• [PROVIDED TEXT]:

Building and Shipping a Real Product in One Day - My Late-Night Sprint With Next.js, Supabase, Stripe, pizza, F1, coffee, and a lot of stubbornness

Building and Shipping a Real Product in One Day

Written by Massa Medi

I gave myself a challenge: build a fully functioning product in less than 24 hours. I wanted it out, working, and live before the next morning. No excuses. I had plans tomorrow, something new and important, so it had to happen tonight. I decided to document everything - the setup, the small wins, the annoying blockers, my thoughts in the moment, the workflow, and the tiny details that usually get lost. This read is the blow-by-blow of what I did, exactly in the order I did it, plus the raw truth of how it feels to sprint through a build like this.

This piece is a little different from my usual posts. I’m writing it like I talk, with screenshots described in words and every step included so you can follow how the project evolved in real time. No fluff. Just a real day in the life of spinning up a product from zero to live.

Kickoff - Setting the timer, picking a name, booting the stack

First move: create the path for a new project. I called it Cool Follow Account. The name sums up what the product is about - it revolves around follower counts, snapshots, and making them look clean. Names can change later. The point is to start. The working title gave me a mental picture and a direction to code toward.

Then I went straight for the stack. I ran the command I use to pull my favorite combo together: npm i starter. This is my quick way to wire up Next.js with Supabase and Stripe in one go. Next.js gives me server-side rendering and fast routing out of the box. Supabase covers auth and a backend I don’t have to babysit. Stripe handles payments so I can actually charge money on day one. Installing them together saves 1 or 2 hours of boilerplate. When you are racing a clock, these hours matter.

• [INFORMATION SHOWN]:
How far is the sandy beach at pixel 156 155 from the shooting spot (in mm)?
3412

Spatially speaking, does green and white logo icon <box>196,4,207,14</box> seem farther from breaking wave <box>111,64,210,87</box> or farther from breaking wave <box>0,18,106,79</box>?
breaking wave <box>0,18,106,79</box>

• [GIVEN PROBLEM 1]:
Answer these questions about the post on shipping a product in one day:
(a) What did the writer call the new project?
(b) Which command did the writer run to set up the stack?
(c) How much boilerplate time does installing the tools together save, according to the post?
• [GIVEN PROBLEM 2]: Return the passage of the post on shipping a product in one day that starts at the words "Then I went" and ends after the words "these hours matter.", copied word for word.

• [RIGHT ANSWER 1]:
(a) Cool Follow Account
(b) npm i starter
(c) 1 or 2 hours

• [RIGHT ANSWER 2]:
Then I went straight for the stack. I ran the command I use to pull my favorite combo together: npm i starter. This is my quick way to wire up Next.js with Supabase and Stripe in one go. Next.js gives me server-side rendering and fast routing out of the box. Supabase covers auth and a backend I don’t have to babysit. Stripe handles payments so I can actually charge money on day one. Installing them together saves 1 or 2 hours of boilerplate. When you are racing a clock, these hours matter.